Exercise material
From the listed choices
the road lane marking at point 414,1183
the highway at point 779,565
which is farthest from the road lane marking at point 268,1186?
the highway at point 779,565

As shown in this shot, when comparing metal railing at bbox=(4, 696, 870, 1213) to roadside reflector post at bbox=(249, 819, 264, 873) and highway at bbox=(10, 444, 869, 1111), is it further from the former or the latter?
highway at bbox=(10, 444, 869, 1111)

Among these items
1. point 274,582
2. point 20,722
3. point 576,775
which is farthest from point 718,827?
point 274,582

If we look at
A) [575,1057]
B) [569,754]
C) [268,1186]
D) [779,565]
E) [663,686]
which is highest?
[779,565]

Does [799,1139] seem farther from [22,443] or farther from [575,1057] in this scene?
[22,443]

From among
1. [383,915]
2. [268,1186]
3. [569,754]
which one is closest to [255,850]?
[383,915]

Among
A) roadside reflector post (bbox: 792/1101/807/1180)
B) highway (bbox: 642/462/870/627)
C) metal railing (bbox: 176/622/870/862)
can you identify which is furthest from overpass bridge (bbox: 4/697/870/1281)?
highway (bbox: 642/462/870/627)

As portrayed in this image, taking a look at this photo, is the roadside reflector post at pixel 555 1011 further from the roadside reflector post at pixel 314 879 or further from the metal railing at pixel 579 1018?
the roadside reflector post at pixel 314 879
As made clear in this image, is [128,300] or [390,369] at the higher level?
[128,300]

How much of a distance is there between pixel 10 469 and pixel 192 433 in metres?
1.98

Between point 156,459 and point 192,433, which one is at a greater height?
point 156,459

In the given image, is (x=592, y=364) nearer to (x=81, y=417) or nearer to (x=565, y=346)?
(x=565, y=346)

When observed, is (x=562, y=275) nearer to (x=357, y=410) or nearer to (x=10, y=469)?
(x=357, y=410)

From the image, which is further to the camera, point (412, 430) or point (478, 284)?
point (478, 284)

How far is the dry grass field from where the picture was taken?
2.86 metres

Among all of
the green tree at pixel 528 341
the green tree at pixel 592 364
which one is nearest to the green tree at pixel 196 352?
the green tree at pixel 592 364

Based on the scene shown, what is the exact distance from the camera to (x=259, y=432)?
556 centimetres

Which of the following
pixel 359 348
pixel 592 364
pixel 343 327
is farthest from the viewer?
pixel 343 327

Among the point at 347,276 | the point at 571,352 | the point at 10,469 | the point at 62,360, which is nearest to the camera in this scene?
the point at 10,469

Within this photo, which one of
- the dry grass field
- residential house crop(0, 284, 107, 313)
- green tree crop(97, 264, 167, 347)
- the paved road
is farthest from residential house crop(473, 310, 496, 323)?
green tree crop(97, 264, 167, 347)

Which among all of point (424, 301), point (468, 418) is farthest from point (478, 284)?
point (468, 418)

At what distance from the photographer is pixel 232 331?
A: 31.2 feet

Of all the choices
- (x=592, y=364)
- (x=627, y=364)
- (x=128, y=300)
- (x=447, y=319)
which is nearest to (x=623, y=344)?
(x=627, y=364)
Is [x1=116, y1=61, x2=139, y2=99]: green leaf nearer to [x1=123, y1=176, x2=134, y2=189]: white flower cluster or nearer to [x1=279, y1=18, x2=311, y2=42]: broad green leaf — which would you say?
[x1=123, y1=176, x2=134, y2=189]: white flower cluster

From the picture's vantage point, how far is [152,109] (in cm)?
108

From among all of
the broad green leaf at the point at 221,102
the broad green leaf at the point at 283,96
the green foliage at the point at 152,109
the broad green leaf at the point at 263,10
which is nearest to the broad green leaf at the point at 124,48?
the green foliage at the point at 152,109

* * *

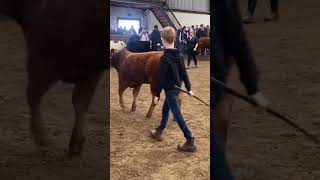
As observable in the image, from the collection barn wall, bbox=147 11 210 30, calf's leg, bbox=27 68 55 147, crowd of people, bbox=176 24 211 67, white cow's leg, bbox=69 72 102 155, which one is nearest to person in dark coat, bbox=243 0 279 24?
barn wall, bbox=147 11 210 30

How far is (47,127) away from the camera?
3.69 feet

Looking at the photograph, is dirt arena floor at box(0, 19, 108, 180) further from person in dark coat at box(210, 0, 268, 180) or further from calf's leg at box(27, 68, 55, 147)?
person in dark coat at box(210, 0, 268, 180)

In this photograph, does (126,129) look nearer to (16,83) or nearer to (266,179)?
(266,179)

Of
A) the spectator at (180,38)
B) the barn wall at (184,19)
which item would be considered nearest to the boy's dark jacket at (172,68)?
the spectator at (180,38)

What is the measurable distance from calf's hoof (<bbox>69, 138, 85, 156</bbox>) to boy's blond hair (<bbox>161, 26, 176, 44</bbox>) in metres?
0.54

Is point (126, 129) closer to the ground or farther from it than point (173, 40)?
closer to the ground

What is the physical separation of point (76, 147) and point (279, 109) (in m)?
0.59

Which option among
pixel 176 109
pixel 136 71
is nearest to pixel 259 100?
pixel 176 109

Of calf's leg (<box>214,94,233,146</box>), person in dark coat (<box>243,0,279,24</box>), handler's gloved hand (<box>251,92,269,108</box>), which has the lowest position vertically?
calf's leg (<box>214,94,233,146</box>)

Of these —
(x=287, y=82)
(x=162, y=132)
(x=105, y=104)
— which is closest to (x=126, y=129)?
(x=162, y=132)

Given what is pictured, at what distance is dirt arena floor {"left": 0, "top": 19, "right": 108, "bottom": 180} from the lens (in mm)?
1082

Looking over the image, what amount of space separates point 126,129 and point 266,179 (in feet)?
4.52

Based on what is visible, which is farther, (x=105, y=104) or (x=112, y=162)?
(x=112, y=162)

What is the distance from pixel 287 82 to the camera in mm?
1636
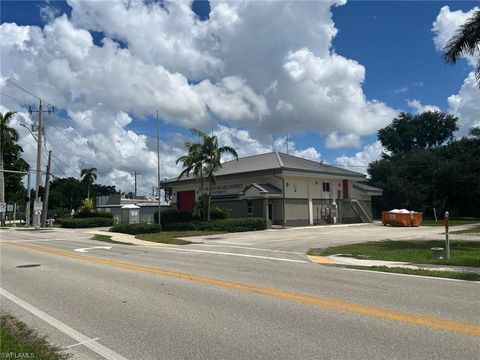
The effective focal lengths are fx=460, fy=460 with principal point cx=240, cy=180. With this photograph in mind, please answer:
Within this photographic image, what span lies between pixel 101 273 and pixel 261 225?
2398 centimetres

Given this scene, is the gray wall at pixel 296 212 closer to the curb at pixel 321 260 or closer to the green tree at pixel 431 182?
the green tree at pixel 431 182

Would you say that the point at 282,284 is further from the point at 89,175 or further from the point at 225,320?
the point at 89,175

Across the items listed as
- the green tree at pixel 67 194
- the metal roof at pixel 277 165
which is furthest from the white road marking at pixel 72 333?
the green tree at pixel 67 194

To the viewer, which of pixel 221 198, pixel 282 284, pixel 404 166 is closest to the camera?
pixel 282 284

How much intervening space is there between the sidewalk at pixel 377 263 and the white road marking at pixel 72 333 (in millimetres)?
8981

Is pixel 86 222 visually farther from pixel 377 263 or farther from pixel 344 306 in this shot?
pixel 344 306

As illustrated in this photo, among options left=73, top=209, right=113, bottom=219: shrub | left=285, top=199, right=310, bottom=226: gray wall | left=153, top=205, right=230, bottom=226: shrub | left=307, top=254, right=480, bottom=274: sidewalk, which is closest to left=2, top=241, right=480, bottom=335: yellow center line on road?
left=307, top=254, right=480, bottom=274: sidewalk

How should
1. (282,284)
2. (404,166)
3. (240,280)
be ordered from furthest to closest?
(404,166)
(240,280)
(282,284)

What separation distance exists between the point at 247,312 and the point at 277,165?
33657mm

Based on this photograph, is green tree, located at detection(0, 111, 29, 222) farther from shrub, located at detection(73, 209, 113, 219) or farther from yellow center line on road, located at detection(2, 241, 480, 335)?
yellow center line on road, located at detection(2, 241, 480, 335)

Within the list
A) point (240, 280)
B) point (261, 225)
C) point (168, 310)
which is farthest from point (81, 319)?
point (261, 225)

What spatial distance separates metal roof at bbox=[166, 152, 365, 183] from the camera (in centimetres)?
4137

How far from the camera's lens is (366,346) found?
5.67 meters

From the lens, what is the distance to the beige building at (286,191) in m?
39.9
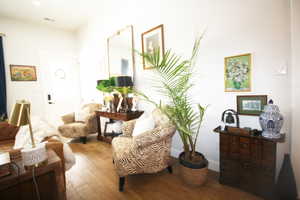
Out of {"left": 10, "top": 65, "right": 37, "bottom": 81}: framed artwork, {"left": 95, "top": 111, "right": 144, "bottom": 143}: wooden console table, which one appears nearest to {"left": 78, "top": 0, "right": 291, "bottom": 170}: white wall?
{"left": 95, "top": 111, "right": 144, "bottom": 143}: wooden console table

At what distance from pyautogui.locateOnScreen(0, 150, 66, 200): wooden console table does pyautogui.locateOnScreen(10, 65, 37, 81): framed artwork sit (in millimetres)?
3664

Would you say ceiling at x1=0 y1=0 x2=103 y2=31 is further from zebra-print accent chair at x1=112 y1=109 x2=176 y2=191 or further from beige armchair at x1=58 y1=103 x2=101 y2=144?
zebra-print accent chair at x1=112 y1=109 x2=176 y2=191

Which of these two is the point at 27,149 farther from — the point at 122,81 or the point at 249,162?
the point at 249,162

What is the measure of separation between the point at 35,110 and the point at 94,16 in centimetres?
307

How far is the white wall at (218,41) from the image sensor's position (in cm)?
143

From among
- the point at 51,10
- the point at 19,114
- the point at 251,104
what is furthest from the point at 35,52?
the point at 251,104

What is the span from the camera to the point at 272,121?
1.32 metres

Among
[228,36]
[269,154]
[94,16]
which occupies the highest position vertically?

Task brief
Return each line of the items above that contains the string "span".

Solution for this problem
Within this photographic image, what span lies between pixel 101 273 and pixel 261 225?
What is the span from the camera to the point at 272,121?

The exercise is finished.